Antes ainda da invenção dos cereais como fornecedores do pão, o pão quotidiano de que em nenhum dia prescindimos, esse matricial alimento dos homens pelos séculos fora, a castanha, que alguém já designou de “fruta-pão”, cumpriu esse singular requisito de dar-se em alimento através de uma lonjura de anos de cuja memória já nos desprendemos.
Quem, agora, habita a cidade ou mesmo quem reside na largueza das freguesias rurais do município viseense, não tem ideia do que seja um souto, não guarda qualquer impressiva memória de um velho castanheiro centenar como esses que, mais longe, ainda resistem nas ventosas encostas da Beira e que na sua solene mansidão e humilde postura nos espantam.
Todavia, os castanheiros cobriram o chão de Viseu, a margem da cidade e os alargados termos. Disso nos dá notícia o Foral de Viseu de 1514 que refere a presença das castanhas verdes e secas como susceptíveis de portagem. Da abundância de castanha dá franco testemunho o bem informado cronista Manuel Botelho Ribeiro Pereira nos Diálogos Morais e Políticos. que escreveu entre 1630 e 1636 e nos deixou. E os curas que, em 1758, obedientes ao seu bispo e ao rei, responderam ao Inquérito que o ministro deste lhes enviou, as agora ditas Memórias Paroquiais, registaram a castanha como um dos dominantes produtos da terra.
Cavernães, Cota, Lordosa, com bastante castanha, diz o pároco, Mundão, Silgueiros, Torredeita, com muita castanha, e o Padre Manuel Lopes de Almeida, um dos quatro curas da cidade afirma, assertivo, que tem este lugar muitos e grandes soutos, referindo-se ao território onde exercia o seu múnus e que se estendia das margens do Pavia até ao Monte de Santa Luzia, o velho castro habitado nos longínquos idos do “Bronze”.

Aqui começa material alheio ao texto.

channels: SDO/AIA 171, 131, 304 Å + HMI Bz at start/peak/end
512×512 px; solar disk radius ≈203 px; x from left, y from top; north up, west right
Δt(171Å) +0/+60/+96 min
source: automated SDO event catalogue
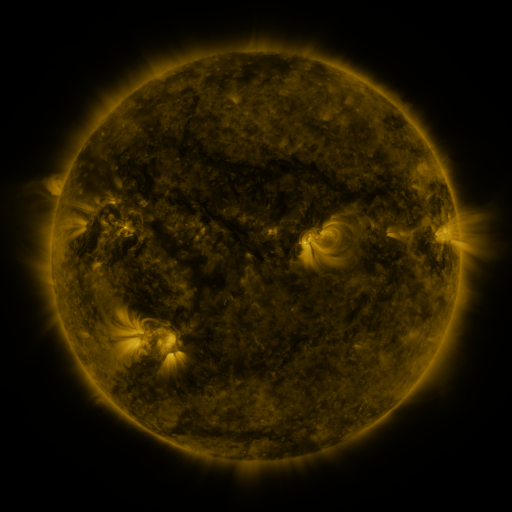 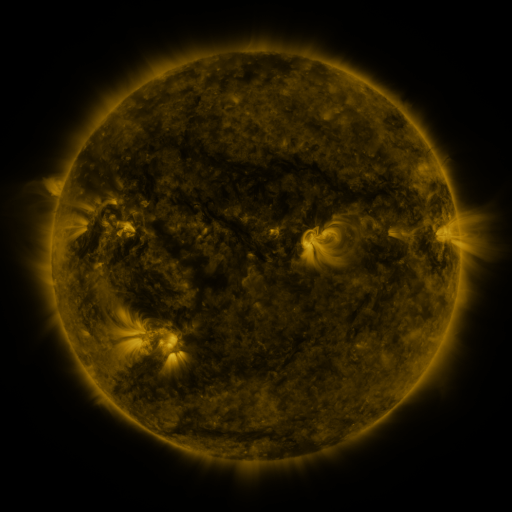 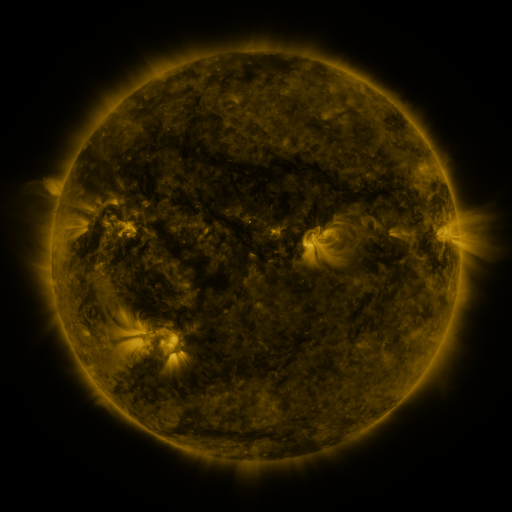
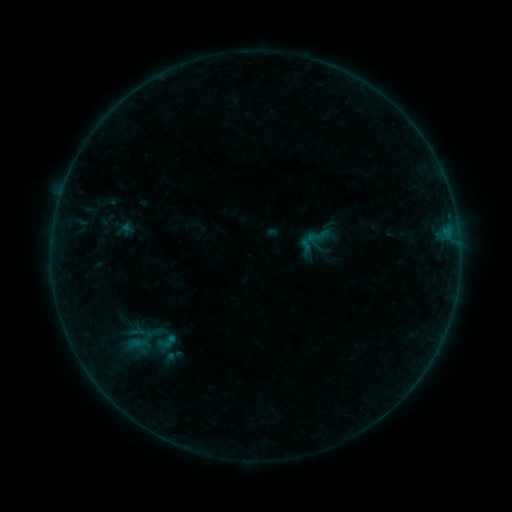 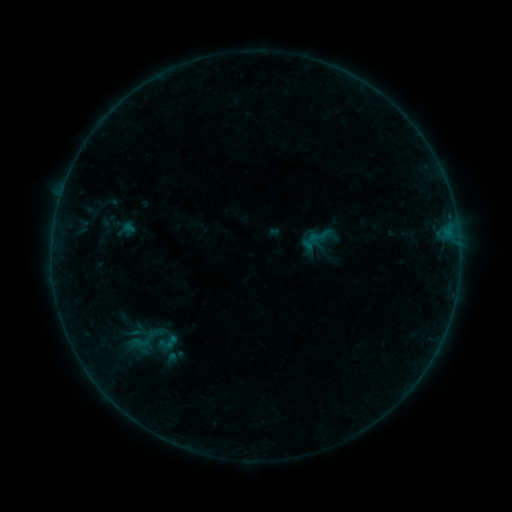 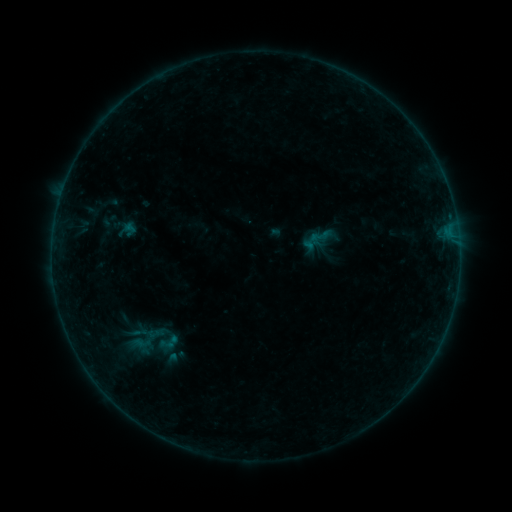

Almeida e Silva, falecido em 1945, evoca a última vergôntea do assombroso Castanheiro dos Amores, que lhe terá servido de inspiração para pintar, agora na escrita e não com tintas, o trágico desfecho dos amores de Branca e de Fernão, um dos enamorados de Aljubarrota que da batalha prometera regressar e só o pôde fazer como dorido fantasma.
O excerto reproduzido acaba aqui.